REPRESENTATIONS AND WARRANTIES OF SELLER AND GROUP

Seller and Group hereby jointly and severally represent and warrant to the Company, as of the date of this Agreement and as of the Closing, as follows:

Section 4.1    Existence; Good Standing. Each of Seller and Group is a corporation duly organized, validly existing, and in good standing under the laws of the Commonwealth of Virginia.

Section 4.2    Authority. Each of Seller and Group has the requisite corporate power and authority to execute and deliver this Agreement and to perform all of the obligations to be performed by each of them hereunder. This Agreement has been duly authorized, executed and delivered by each of Seller and Group, and it represents the legal, valid and binding obligation of each of them enforceable in accordance with its terms, except as such enforcement may be limited by bankruptcy, insolvency, reorganization, moratorium, receivership, conservatorship, and other laws relating to and affecting creditors’ rights generally and by general equity principles.

MATERIAL PROVIDED
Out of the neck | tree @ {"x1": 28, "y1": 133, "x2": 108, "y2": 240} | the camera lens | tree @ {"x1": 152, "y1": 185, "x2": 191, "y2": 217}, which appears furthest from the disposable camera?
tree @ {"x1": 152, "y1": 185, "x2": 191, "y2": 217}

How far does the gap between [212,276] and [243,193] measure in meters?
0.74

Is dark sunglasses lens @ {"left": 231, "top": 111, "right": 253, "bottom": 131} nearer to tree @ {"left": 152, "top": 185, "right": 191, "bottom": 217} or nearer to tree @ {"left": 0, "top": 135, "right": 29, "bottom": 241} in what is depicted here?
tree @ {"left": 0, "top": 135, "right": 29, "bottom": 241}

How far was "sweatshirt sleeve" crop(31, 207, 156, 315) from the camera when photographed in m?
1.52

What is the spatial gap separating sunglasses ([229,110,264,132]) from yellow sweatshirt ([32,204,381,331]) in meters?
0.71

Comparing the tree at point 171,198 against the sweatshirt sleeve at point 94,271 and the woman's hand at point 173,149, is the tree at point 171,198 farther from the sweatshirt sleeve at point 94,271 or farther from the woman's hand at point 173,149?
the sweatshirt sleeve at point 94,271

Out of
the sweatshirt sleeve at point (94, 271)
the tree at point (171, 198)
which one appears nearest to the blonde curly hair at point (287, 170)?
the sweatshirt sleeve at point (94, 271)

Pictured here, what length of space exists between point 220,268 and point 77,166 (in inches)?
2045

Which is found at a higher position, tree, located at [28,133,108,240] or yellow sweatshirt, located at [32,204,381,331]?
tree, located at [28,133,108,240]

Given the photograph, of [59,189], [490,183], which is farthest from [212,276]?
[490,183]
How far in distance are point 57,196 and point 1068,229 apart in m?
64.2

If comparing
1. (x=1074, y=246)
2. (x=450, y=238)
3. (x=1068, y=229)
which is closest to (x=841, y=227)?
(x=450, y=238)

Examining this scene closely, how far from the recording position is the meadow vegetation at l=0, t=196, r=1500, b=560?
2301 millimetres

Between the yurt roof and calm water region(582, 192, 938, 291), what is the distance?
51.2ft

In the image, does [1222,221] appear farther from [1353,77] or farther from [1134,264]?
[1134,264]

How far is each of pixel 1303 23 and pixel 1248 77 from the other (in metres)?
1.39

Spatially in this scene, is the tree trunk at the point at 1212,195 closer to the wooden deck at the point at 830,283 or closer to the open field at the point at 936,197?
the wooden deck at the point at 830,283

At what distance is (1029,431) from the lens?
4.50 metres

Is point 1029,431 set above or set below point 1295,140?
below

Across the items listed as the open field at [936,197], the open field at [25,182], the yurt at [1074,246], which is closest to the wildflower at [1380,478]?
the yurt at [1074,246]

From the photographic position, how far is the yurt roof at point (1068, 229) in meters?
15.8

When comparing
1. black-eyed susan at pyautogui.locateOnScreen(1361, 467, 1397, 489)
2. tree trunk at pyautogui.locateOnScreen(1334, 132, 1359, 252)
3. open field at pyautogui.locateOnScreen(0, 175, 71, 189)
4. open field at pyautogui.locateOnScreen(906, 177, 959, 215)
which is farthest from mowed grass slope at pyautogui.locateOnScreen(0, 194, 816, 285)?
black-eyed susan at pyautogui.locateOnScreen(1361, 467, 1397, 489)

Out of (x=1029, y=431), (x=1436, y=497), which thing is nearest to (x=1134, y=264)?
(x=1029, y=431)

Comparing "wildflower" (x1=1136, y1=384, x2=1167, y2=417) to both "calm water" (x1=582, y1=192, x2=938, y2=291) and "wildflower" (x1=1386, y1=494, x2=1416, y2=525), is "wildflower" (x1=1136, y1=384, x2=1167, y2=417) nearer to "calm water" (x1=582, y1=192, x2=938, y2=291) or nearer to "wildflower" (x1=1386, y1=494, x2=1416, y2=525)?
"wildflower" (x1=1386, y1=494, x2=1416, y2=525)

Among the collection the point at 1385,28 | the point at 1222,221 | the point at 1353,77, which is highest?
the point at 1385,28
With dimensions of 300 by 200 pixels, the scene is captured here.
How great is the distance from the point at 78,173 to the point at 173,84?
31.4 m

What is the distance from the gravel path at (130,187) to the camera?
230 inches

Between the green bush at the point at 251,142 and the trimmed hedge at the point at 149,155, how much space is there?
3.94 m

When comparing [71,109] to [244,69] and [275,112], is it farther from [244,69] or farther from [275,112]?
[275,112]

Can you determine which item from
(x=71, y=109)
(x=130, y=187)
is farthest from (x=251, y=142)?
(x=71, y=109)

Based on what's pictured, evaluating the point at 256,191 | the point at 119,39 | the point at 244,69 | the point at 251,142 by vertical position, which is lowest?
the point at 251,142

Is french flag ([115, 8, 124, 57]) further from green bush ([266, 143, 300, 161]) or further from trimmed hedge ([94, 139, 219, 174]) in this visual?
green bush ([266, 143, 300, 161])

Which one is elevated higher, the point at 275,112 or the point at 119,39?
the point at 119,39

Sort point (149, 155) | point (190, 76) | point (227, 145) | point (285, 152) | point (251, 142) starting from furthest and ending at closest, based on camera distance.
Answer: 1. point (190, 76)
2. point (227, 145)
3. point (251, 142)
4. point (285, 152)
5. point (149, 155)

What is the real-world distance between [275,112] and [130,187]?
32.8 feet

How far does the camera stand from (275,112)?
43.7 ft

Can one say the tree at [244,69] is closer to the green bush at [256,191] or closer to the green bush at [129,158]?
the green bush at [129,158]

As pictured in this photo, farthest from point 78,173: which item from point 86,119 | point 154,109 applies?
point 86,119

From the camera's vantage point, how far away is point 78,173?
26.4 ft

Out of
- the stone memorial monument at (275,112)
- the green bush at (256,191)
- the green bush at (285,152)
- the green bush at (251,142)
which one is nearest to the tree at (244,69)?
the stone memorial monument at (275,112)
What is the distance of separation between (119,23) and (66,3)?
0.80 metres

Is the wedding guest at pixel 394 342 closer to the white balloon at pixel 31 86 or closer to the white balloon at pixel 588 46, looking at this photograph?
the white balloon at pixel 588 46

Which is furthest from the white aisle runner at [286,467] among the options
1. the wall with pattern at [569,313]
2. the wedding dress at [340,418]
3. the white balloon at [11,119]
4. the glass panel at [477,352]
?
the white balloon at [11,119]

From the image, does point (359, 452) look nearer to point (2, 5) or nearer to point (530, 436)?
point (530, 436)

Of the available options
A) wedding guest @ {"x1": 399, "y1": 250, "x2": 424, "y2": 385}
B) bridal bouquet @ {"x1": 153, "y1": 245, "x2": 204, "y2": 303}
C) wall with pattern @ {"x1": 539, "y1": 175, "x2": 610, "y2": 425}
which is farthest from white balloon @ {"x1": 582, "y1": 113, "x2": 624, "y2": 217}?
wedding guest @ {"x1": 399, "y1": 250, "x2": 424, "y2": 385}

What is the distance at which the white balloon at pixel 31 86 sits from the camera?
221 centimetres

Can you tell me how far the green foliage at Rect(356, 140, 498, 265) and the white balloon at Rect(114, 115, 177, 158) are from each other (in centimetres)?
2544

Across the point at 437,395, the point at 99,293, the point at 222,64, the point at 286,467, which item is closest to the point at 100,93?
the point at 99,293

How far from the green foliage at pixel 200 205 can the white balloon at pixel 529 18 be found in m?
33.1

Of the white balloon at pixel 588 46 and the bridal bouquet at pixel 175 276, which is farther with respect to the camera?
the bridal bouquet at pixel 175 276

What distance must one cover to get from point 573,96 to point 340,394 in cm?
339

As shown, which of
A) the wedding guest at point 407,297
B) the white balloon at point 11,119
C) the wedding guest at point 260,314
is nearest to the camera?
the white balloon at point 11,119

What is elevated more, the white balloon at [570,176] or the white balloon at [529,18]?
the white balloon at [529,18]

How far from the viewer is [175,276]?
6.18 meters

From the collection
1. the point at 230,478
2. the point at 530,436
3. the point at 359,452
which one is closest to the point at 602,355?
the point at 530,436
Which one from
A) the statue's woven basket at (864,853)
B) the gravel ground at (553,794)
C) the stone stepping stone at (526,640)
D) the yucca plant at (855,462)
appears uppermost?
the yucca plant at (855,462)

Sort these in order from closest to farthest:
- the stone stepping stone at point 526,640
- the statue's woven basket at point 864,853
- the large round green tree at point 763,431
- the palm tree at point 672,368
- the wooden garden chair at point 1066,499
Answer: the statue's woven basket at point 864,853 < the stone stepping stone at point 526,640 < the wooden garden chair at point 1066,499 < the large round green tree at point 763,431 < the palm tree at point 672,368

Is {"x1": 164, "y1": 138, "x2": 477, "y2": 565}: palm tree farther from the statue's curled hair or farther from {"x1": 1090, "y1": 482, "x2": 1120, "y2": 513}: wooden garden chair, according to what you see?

SET TASK 1
In the representations and warranties text, which specific kinds of laws does Section 4.2 name as ones that may limit enforcement of the Agreement?
SET TASK 2
Can you echo, word for word, the part of the representations and warranties text that opens with the words containing "REPRESENTATIONS AND WARRANTIES" and closes with "Commonwealth of Virginia."?

EXERCISE RESULT 1
- Bankruptcy
- Insolvency
- Reorganization
- Moratorium
- Receivership
- Conservatorship

EXERCISE RESULT 2
REPRESENTATIONS AND WARRANTIES OF SELLER AND GROUP

Seller and Group hereby jointly and severally represent and warrant to the Company, as of the date of this Agreement and as of the Closing, as follows:

Section 4.1    Existence; Good Standing. Each of Seller and Group is a corporation duly organized, validly existing, and in good standing under the laws of the Commonwealth of Virginia.